Pemerintah Uganda secara sengaja memutus layanan internet di seluruh negeri sesaat sebelum hari pemungutan suara. Kebijakan ini tentu saja langsung menyulitkan jutaan warga untuk saling terhubung, bertukar informasi, bahkan mengakses berita-berita penting terkait pemilu.
Agather Atuhaire, seorang aktivis terkemuka asal Uganda, mengungkapkan keprihatinannya yang mendalam. Menurutnya, tindakan pemblokiran akses internet seperti ini sudah menjadi 'tradisi' yang berulang di setiap siklus pemilihan umum. Ia menjelaskan bahwa setiap kali pemilu tiba, upaya untuk tetap terhubung dan berkomunikasi menjadi semakin sulit dan penuh tantangan bagi warga Uganda.

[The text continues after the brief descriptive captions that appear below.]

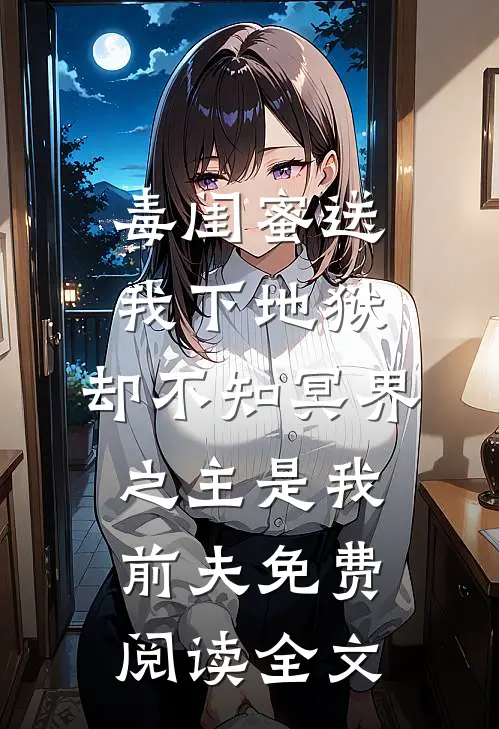 毒闺蜜送我下地狱，却不知冥界之主是我前夫免费阅读全文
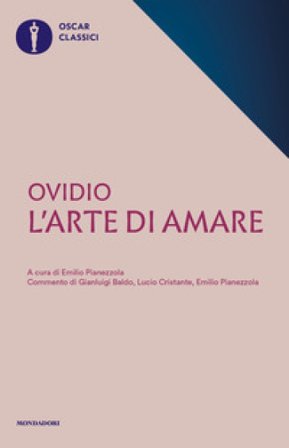 L'arte di amare. Testo latino a fronte Publio Ovidio Nasone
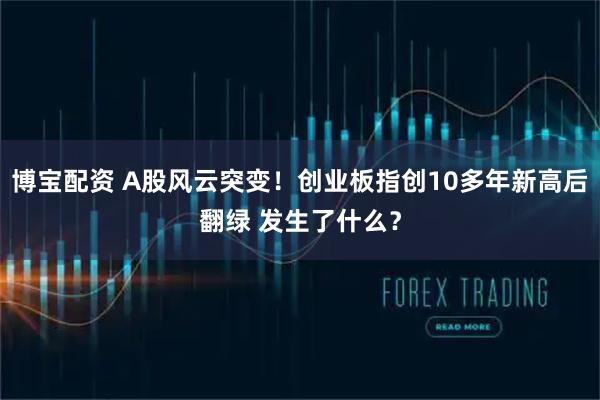博宝配资 A股风云突变！创业板指创10多年新高后翻绿 发生了什么？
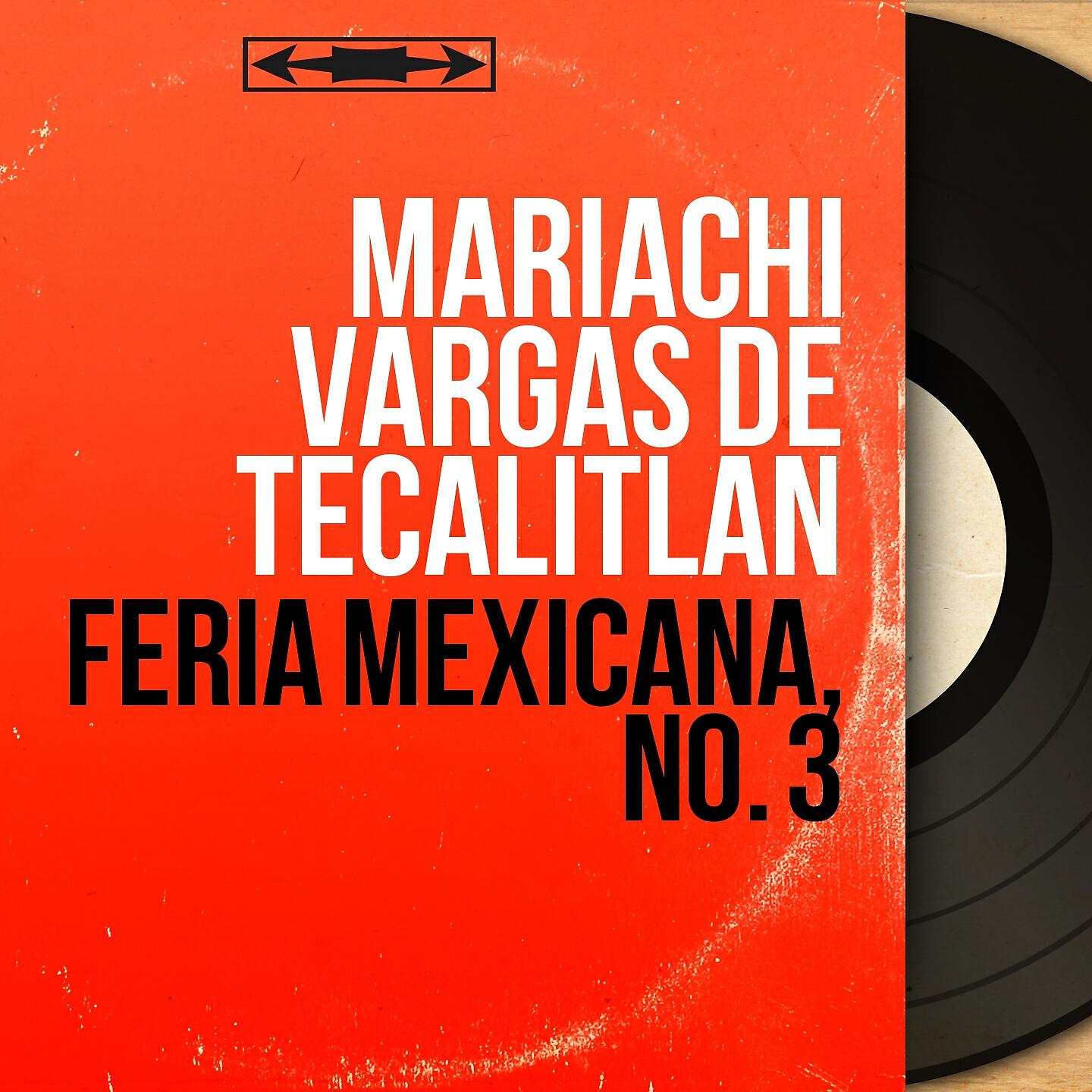 Постер альбома Feria Mexicana, No. 3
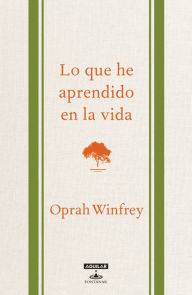 Title: Lo que he aprendido en la vida / What I Know for Sure, Author: Oprah Winfrey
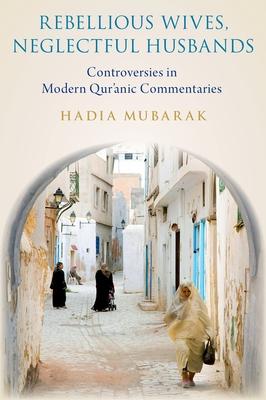 Rebellious Wives, Neglectful Husbands: Controversies in Modern Qur'anic Commentaries - Hadia Mubarak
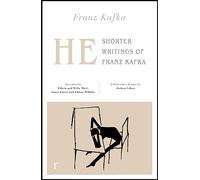 He: Shorter Writings of Franz Kafka (riverrun editions): (riverrun editions)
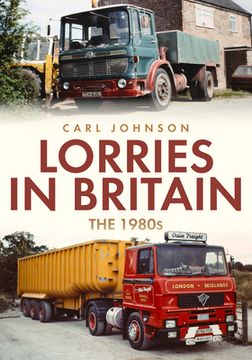 portada Lorries in Britain: The 1980s (en Inglés)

Fenomena 'pemadaman internet menjelang pemilu' ini menimbulkan pertanyaan besar. Banyak pihak menduga langkah ini adalah taktik pemerintah untuk mengontrol arus informasi, mencegah disinformasi, atau bahkan membatasi mobilisasi politik yang tidak diinginkan selama periode krusial pemilihan umum.